China has many types of tea, and some famous tea varieties are now widely cultivated, making it difficult to label them as genuine or fake. For example, Longjing tea is grown as far as Wengyuan near Guangzhou, where tea farmers from Zhejiang have contracted tea mountains to cultivate it. Another example is Tieguanyin, which is now grown in counties surrounding Anxi. When these production areas use tea seedlings from the original region and employ traditional processing techniques, the resulting tea cannot be simply called fake Longjing or fake Tieguanyin. When the national standard for Pu'er tea was formulated, the phrase "produced in Yunnan" alone sparked intense debate due to the significant interests involved.
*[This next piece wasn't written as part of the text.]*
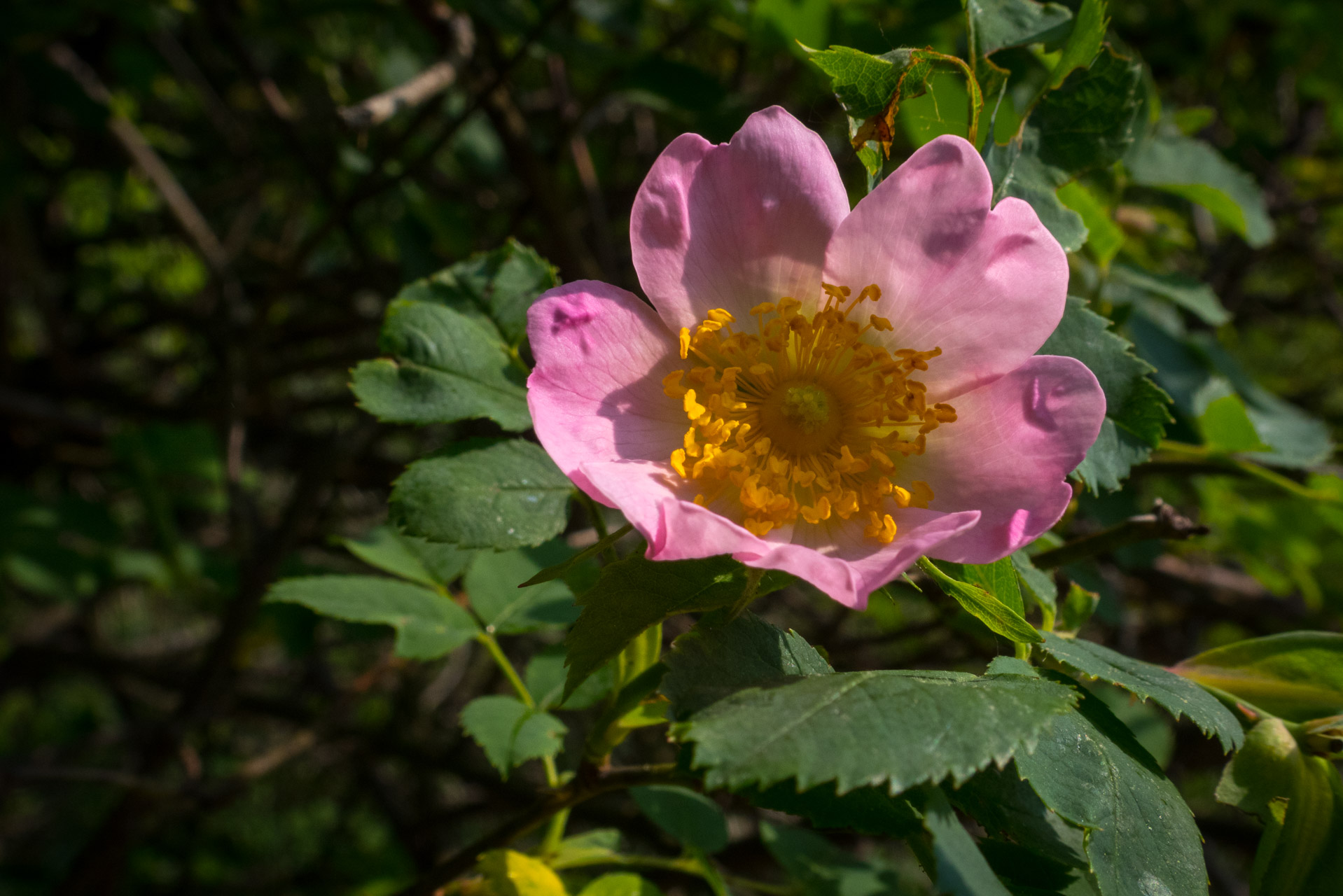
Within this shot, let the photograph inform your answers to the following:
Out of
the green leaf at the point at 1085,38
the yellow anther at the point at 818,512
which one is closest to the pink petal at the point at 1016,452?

Jin Jun Mei is different. It originated from the imaginative ideas of some tea enthusiasts, and its original variety is Zhengshan Xiaozhong, but the harvesting requirement changed to using only bud tips. The rise of Jin Jun Mei has only occurred in the last three to five years. Its production area is extremely limited, and its quality is unquestionable, so I believe its price of ten to twenty thousand yuan is actually reasonable. What is abnormal is the market's response. Jin Jun Mei is not suitable for ordinary tea merchants to use for business purposes because of its high purchase price and slow sales. Attracted by the huge price difference, there has been a phenomenon of using tea buds from other regions to produce black tea冒充 as Jin Jun Mei. This is not unique to China; it happens all over the world.

The problem is that the raw material for Jin Jun Mei—Tongmu Cai Cha—is not cultivated in every production area. The geographical and climatic conditions of Tongmu Pass cannot be replicated. The so-called Jin Jun Mei produced elsewhere cannot compare to the original in terms of taste or quality. In such cases, I certainly consider it fake. In my view, there are only two types of Jin Jun Mei: one is genuine, and all others are fake. There is no grading system.